▶ _PASSAGE FOR REVIEW_:
BEGIN

The Four Types of College Parents

Labeling parents as helicopters, snowplows, or the like is nothing new, but there are certainly different parenting approaches and outcomes - especially when considering how those involvement levels can impact student success.

Laura Hamilton, a sociologist at the University Of California Merced, recently broke parenting into four categories in her book "Parenting to a Degree: How Family Matters for College Women’s Success".  She was also recently interview on Chicago Tonight, where she discussed these categories:

Professional Helicopters: those who carefully orchestrate their daughters’ academic and career decisions. Pink Helicopters: parents who invest their energy and resources largely into their daughters’ social successes, mainly in hopes that it will increase their chances of finding a successful marriage partner. Paramedics: parents who value their daughters’ independence, but will intervene when things go wrong. Bystanders: parents with minimal involvement, normally from lower-middle and working class backgrounds. 

Professional Helicopters: those who carefully orchestrate their daughters’ academic and career decisions.

Pink Helicopters: parents who invest their energy and resources largely into their daughters’ social successes, mainly in hopes that it will increase their chances of finding a successful marriage partner.

Paramedics: parents who value their daughters’ independence, but will intervene when things go wrong.

Bystanders: parents with minimal involvement, normally from lower-middle and working class backgrounds. 

What’s the best parenting style?

When it comes to student success, Hamilton said two groups of parents come out on top, but with slight differences:

Professional Helicopters – these parents are all about limiting the risk, but their children tend not to be as capable making decisions on their own.

END

▶ _DATA SUPPLIED_:
BEGIN

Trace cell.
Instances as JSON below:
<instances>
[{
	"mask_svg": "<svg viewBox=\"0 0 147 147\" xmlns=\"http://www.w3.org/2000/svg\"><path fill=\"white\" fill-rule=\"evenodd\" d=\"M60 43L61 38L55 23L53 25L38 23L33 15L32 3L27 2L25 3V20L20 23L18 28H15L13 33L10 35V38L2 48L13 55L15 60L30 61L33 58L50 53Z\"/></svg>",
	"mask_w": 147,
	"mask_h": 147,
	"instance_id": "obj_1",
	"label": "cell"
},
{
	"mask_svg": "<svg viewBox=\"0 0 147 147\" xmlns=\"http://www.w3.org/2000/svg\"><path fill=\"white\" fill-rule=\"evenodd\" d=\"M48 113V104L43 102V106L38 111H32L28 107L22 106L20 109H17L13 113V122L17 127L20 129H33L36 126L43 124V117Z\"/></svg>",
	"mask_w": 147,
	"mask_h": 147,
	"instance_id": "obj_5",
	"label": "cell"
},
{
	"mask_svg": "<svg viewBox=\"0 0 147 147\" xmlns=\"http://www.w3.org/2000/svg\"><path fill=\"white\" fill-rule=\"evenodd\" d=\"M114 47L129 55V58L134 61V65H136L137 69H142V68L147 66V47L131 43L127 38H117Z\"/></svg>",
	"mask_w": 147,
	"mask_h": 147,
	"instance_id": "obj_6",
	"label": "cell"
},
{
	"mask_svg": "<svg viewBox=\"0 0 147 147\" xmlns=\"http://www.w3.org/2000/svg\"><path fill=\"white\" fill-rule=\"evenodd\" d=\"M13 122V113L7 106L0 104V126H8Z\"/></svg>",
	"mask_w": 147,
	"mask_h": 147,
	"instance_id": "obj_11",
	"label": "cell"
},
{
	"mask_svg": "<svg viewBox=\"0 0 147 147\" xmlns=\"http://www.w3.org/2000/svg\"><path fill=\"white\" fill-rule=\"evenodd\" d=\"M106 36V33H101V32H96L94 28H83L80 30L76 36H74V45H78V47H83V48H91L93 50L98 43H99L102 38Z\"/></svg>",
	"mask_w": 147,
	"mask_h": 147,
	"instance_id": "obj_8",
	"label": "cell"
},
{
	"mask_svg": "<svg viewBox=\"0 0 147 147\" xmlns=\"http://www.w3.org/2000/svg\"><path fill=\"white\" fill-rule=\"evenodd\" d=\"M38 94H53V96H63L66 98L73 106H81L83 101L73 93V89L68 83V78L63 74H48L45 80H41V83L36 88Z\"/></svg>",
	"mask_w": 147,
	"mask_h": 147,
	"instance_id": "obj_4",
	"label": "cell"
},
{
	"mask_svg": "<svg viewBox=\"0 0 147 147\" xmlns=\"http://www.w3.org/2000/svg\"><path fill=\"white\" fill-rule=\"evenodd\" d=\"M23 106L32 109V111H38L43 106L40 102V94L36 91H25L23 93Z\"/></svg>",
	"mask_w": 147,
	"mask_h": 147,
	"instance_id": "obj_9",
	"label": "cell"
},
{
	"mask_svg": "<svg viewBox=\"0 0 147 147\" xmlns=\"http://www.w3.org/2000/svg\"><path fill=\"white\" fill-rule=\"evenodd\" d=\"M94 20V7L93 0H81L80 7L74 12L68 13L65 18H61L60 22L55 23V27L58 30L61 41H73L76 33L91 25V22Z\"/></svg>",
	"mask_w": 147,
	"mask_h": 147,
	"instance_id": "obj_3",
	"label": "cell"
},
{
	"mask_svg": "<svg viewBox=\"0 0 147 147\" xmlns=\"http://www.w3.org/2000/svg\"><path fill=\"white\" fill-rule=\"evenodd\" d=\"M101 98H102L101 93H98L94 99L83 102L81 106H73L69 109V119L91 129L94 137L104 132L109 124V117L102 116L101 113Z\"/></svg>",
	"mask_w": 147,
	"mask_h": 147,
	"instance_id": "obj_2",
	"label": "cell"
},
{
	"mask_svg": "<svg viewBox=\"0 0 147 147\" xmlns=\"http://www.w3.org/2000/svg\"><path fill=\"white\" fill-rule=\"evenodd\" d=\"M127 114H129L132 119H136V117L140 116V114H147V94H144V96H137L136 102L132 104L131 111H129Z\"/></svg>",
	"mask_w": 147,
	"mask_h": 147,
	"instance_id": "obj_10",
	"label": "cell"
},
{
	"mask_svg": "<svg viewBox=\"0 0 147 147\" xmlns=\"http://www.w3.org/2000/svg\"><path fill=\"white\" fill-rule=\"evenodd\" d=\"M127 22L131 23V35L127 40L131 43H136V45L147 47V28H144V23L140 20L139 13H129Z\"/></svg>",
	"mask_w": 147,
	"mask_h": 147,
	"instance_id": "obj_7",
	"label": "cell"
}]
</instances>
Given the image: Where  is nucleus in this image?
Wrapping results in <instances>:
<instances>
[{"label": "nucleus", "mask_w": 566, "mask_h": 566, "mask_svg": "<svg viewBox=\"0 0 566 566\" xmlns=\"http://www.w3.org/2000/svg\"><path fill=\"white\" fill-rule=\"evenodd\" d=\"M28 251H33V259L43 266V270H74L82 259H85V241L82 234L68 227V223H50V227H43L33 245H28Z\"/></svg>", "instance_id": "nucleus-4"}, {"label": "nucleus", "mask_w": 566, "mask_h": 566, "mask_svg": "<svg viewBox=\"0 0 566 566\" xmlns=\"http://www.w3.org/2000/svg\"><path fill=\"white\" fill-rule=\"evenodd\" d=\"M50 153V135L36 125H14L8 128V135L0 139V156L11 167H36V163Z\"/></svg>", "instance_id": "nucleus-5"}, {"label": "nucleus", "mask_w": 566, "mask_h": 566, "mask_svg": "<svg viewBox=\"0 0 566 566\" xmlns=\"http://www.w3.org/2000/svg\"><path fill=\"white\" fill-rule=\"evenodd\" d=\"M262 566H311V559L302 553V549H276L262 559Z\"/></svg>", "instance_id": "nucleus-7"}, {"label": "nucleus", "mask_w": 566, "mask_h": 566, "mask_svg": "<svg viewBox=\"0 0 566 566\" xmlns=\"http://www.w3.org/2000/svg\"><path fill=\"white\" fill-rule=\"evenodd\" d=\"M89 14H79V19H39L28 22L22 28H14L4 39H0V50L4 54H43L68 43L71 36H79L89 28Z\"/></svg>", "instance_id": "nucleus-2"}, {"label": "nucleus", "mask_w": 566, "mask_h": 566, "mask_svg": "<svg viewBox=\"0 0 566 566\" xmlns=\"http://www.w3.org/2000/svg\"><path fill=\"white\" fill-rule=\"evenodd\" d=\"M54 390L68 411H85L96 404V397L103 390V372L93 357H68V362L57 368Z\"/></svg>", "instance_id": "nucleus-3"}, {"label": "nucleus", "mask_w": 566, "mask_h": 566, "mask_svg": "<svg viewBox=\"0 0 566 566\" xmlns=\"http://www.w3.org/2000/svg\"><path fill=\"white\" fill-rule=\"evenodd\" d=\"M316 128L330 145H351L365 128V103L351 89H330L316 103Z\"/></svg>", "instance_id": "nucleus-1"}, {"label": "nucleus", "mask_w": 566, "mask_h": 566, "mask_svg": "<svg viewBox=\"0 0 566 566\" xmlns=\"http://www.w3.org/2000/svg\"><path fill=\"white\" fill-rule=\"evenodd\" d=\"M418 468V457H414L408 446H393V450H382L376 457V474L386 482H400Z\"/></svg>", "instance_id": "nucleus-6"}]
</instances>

END

▶ _QUESTIONS ON THE MATERIAL_:
a: Print the part of the college parenting article starting at "The Four Types" and ending at "impact student success.".
b: List the names of the parenting categories into which Hamilton divides parents in the college parenting article.
Draw only on the college parenting article when answering.

▶ _RESULTS FOR THE EXERCISE_:
a:
The Four Types of College Parents

Labeling parents as helicopters, snowplows, or the like is nothing new, but there are certainly different parenting approaches and outcomes - especially when considering how those involvement levels can impact student success.

b:
Professional Helicopters
Pink Helicopters
Paramedics
Bystanders